Estamos en una situación incierta. La palabra crisis comienza a reverberar. Se habla de crisis en la educación, en los valores, en el deporte, en las empresas… La corrupción de unos pocos, no es genéticamente hereditaria que impida su erradicación, no obstante, el Estado al no saber conjurarla permite que siga influyendo, sembrando inseguridad y desconfianza en la sociedad.
Los ciudadanos asistimos gratis a un espectáculo que al carecer de guion y de dirección, el desenlace es imprevisible. Tengo la sensación de que me estoy convirtiendo en mero espectador. ¿Qué se espera de un espectador? Se espera que aplauda, que critique o que no haga comentario alguno durante o después de la función. Hasta allí llega su compromiso. La diferencia con la actual coyuntura es que no es una representación, es una realidad que al final comprometerá nuestro futuro. Tenemos que renunciar a ser meros espectadores para ser actores. ¿Cómo? A mi se me ocurre pensar que es tiempo propicio para mirar hacia adentro.

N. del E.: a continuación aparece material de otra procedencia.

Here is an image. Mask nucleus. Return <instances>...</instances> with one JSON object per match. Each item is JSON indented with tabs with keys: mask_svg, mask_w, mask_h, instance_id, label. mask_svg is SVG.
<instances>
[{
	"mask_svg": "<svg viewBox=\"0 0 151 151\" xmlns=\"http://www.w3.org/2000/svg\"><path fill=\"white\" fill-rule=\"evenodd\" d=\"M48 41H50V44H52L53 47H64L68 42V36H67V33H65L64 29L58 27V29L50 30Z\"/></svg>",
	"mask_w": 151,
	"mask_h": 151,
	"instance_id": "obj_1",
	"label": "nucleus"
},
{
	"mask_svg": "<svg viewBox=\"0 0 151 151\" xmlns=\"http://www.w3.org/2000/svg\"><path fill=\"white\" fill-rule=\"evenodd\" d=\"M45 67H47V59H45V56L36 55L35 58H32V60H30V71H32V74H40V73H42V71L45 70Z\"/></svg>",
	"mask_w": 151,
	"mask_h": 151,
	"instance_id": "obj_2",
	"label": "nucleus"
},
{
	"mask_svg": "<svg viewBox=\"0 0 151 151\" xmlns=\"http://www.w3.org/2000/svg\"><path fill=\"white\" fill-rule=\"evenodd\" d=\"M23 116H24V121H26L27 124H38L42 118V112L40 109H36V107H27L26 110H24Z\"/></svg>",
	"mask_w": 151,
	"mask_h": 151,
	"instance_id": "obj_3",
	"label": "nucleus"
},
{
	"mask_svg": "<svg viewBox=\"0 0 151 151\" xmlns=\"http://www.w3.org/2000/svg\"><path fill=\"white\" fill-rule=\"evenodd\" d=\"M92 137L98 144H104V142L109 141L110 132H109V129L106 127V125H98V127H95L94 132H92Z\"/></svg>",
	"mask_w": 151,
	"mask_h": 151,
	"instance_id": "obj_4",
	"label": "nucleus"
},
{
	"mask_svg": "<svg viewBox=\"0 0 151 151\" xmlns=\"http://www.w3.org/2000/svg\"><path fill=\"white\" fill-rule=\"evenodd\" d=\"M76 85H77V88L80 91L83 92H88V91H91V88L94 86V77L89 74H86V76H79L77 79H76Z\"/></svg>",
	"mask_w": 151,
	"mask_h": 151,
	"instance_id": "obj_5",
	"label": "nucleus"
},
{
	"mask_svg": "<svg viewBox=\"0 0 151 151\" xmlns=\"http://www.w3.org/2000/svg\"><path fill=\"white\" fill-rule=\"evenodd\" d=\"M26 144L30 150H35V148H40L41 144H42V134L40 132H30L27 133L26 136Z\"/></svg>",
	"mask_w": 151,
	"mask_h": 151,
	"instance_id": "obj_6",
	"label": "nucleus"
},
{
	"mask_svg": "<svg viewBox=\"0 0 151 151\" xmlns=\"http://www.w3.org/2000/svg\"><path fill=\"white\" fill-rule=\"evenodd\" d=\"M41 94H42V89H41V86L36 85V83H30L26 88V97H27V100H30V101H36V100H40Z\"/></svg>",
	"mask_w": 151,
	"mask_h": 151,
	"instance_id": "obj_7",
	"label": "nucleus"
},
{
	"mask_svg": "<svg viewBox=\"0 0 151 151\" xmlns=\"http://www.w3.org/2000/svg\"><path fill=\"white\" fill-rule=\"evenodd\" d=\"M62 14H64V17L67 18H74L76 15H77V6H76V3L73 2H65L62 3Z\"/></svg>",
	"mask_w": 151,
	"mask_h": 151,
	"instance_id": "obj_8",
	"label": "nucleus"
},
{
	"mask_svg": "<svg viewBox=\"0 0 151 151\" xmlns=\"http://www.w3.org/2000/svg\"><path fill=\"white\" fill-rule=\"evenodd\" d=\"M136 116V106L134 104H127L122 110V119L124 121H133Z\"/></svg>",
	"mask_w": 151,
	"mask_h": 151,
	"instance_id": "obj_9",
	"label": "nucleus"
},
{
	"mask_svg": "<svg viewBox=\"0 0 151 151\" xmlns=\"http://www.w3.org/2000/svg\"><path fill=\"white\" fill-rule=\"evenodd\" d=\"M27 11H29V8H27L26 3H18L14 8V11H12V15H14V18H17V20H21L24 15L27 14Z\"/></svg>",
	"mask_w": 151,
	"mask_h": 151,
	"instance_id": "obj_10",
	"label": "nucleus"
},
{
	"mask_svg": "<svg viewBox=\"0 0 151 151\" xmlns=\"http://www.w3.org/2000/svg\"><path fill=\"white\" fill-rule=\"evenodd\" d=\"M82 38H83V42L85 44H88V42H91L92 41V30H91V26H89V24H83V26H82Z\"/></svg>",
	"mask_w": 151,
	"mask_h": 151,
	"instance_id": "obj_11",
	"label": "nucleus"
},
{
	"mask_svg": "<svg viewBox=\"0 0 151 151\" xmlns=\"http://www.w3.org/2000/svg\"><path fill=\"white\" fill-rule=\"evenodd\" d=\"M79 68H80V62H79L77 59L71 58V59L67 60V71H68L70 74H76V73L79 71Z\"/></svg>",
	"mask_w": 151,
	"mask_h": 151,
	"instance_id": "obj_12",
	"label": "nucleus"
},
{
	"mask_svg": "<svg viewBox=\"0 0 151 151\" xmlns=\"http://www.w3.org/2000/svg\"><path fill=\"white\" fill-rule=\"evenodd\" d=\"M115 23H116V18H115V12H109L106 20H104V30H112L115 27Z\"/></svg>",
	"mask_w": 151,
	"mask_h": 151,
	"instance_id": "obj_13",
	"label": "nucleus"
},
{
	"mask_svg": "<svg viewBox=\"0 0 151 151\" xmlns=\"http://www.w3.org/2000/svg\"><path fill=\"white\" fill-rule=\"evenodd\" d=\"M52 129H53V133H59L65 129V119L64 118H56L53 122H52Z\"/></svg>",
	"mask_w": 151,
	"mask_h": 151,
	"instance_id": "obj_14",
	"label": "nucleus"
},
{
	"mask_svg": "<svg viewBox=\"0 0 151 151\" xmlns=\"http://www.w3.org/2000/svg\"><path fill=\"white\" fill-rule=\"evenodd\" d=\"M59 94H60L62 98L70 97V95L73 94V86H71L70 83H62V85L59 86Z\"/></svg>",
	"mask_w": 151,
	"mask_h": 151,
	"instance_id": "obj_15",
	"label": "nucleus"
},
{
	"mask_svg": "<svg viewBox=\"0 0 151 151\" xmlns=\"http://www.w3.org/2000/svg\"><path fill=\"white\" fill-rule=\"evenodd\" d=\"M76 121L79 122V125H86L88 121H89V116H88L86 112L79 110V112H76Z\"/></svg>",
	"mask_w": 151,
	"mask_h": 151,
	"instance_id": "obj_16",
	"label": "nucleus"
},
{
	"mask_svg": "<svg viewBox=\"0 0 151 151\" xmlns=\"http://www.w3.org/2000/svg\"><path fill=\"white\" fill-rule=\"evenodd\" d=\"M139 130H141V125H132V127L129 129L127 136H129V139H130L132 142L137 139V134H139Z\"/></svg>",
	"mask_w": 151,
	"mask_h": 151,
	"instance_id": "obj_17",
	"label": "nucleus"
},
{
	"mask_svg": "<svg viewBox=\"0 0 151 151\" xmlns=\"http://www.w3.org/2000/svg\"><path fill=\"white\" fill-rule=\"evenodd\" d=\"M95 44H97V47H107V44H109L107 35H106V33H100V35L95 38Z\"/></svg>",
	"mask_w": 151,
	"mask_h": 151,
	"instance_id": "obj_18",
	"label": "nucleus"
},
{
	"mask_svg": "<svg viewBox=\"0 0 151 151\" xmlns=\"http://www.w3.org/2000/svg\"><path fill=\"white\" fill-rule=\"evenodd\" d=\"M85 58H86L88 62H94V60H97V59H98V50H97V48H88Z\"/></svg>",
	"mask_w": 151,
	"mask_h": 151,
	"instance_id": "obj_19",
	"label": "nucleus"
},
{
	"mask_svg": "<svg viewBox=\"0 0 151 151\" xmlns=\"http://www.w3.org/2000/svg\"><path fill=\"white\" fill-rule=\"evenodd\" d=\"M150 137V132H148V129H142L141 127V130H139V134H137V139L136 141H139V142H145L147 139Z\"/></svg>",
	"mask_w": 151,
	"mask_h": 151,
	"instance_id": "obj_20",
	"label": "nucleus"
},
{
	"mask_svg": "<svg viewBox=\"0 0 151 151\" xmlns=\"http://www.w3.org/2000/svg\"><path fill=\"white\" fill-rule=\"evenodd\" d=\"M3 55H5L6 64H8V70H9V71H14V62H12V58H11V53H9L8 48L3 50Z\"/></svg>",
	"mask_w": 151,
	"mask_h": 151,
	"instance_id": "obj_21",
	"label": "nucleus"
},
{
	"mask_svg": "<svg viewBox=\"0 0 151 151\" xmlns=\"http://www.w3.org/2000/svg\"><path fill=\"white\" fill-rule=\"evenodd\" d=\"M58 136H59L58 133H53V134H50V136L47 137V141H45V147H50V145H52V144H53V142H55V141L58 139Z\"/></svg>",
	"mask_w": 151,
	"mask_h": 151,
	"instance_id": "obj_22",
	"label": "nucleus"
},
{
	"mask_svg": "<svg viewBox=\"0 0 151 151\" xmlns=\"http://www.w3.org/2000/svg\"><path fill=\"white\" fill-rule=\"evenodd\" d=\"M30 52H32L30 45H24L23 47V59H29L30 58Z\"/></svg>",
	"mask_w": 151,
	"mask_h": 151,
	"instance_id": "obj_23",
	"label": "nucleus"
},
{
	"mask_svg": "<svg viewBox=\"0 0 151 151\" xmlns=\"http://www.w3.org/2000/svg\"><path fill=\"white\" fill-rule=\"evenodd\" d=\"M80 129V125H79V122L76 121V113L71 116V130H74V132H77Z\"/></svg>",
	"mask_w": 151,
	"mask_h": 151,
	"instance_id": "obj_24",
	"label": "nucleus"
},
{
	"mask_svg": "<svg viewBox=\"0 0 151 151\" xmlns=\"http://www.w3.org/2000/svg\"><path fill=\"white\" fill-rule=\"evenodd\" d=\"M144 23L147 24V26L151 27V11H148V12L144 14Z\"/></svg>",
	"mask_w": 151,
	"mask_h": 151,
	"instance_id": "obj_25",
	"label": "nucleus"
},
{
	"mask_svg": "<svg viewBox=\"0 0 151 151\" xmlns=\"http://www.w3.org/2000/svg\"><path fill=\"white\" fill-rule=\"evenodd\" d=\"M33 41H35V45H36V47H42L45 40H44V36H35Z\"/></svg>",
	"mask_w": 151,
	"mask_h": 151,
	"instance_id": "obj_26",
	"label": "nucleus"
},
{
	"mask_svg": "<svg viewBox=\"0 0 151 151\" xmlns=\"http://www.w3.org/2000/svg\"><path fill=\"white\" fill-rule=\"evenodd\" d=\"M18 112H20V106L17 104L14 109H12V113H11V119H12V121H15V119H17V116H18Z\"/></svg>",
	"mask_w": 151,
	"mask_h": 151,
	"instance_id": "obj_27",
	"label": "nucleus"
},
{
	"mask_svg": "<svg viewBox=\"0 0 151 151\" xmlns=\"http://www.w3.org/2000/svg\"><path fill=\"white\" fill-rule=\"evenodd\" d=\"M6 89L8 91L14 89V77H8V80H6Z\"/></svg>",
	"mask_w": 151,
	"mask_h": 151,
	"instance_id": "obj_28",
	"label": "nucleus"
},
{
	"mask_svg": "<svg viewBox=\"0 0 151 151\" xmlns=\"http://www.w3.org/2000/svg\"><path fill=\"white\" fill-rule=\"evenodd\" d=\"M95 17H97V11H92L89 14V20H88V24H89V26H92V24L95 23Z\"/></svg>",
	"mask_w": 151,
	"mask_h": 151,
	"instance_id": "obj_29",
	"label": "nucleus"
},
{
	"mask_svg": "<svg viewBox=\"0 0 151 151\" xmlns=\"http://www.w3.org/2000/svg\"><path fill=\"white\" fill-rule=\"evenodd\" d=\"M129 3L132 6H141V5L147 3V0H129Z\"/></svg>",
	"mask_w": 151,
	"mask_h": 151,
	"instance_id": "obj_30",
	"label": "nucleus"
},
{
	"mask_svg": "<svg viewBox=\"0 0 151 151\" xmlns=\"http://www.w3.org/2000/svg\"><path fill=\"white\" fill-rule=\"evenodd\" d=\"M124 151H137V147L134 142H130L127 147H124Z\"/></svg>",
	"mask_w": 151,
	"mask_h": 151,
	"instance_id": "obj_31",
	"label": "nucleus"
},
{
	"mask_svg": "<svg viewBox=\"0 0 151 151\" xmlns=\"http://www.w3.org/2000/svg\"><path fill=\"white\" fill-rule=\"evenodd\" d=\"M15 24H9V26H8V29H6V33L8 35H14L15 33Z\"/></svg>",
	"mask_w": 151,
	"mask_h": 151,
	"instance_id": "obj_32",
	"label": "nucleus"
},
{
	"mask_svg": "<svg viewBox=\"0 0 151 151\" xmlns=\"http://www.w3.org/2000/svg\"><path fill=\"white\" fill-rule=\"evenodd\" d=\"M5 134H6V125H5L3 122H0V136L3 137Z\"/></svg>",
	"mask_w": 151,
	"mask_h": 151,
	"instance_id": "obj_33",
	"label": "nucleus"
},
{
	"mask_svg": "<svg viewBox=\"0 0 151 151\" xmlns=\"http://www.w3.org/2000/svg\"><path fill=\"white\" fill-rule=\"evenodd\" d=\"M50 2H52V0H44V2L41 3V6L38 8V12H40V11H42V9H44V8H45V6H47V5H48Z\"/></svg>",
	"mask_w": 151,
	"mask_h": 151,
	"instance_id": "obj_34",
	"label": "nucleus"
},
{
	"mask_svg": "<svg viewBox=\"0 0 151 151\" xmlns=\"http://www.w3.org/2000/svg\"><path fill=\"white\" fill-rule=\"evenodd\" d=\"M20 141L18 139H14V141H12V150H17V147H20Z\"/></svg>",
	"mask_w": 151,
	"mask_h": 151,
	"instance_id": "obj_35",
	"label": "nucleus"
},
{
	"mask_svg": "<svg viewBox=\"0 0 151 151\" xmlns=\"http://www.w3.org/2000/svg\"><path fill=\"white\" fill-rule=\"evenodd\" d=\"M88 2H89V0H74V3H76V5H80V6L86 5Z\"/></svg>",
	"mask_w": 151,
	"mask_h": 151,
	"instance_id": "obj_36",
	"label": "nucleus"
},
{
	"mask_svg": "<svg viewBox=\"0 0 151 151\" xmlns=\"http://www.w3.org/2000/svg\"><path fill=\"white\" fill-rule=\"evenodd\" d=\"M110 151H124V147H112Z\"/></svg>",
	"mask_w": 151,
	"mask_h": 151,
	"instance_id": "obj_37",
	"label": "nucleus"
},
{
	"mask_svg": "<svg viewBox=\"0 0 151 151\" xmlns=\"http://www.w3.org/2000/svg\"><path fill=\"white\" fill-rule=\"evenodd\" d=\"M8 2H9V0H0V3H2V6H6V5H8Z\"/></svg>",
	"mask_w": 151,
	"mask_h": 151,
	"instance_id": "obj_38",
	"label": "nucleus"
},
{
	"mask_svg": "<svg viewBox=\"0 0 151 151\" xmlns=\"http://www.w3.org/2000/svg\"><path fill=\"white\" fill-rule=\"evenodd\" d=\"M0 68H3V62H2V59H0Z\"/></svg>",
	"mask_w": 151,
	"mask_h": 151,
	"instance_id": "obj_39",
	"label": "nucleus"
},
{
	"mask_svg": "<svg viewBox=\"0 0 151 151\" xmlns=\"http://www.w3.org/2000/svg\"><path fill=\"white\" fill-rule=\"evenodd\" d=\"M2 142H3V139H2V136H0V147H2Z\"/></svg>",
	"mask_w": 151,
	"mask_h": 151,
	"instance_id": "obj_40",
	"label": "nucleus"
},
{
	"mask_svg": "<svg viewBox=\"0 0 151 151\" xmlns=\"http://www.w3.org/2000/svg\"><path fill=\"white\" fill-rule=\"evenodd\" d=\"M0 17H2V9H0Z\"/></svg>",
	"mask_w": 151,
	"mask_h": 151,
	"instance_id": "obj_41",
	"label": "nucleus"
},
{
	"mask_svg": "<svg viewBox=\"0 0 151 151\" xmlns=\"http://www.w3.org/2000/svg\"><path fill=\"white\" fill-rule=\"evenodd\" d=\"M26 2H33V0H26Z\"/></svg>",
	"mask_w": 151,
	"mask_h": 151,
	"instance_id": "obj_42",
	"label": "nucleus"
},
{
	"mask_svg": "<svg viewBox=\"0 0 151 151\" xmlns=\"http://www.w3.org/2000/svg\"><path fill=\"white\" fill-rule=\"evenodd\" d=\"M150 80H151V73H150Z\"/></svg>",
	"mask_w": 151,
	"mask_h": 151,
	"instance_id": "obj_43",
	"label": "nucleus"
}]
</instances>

Mirar hacia dentro de uno mismo, de la propia familia, de la empresa, de la universidad, del barrio… ¿Qué advertimos más allá de lo coyuntural cuyos efectos que se han naturalizado? Vidas, ilusiones, proyectos, ganas, rebeldías, valores, principios y también cariño por el terruño. ¿Todo ello no es motivo suficiente para intentar una lectura más positiva de nuestro propio entorno? ¿No es momento oportuno para procurar inculcar en nuestros hijos –con la palabra y el ejemplo– aquellos valores que se creen pero que brillan por su ausencia en nuestra sociedad?
¿No es ocasión propicia para generar en la familia, en la empresa, en el colegio, en el club, un clima estable y cordial honrando los compromisos, dando explicaciones y eliminando todo viso de componendas o de suspicacias? ¿No es tiempo oportuno para trocar en los encuentros interpersonales los temas de conversación, pasando de la crítica acerba y pesimista a destacar lo positivo del propio entorno, compartir proyectos o intercambiar ideas o pareceres constructivos? Si no se mira hacia adentro para encontrar los resortes que impulsen para seguir adelante, se caerá en el escepticismo, en la indiferencia, en el abandono y en el individualismo.
En nuestro país ha existido y existe un divorcio entre la sociedad y el estado. Una sociedad desarticulada es terreno fértil para el crecimiento de la presencia avasalladora del Estado. No es casual que cuantos menos grupos intermedios haya en una sociedad, al Estado se le perciba como “grande” y “el llamado” a organizar el conjunto de las tareas sociales, económicas, educativas y culturales, apropiándose de la iniciativa y responsabilidad de los ciudadanos con la consecuente reducción del campo de sus elecciones particulares.
Mirar hacia adentro significa fortalecer los grupos primarios, especialmente las familias – células de la sociedad – y a partir de allí buscar asociarnos con otras familias que quieran conseguir lo mismo o con las que piensan de modo semejante… de modo que los gobiernos sigan a la sociedad y, no como hasta ahora ocurre, que aquélla dependa del temperamento del gobierno de turno.
El camino del fortalecimiento de los grupos intermedios es largo. Pero es la ruta segura. Esperar que el cambio en la sociedad se origine de arriba hacia abajo es seguir alimentando el círculo vicioso formado desde larga data. Es la hora de la sociedad. Desde el fondo social deben emerger con fuerza y con ímpetu las sociedades intermedias. Comenzando por las familias, los barrios, los clubes, las empresas, las asociaciones civiles, los colegios profesionales, universidades… hasta federaciones gremiales y asociativas. Agruparse en torno a la afinidad de ideas e intereses es el único medio para que la sociedad se fortalezca y pueda ser un interlocutor cohesionado y fuerte para impedir los desvaríos y abusos del gobierno de turno.
Una sociedad articulada a través de sus instituciones intermedias es el mejor antídoto contra los populismos o experimentos colectivistas. Comenzar a mirar hacia adentro ahora será una buena señal para que los gobiernos entiendan que el “soberano” no es el “pueblo” como ente genérico sino la persona humana que, unida solidariamente a los demás, constituye la sociedad.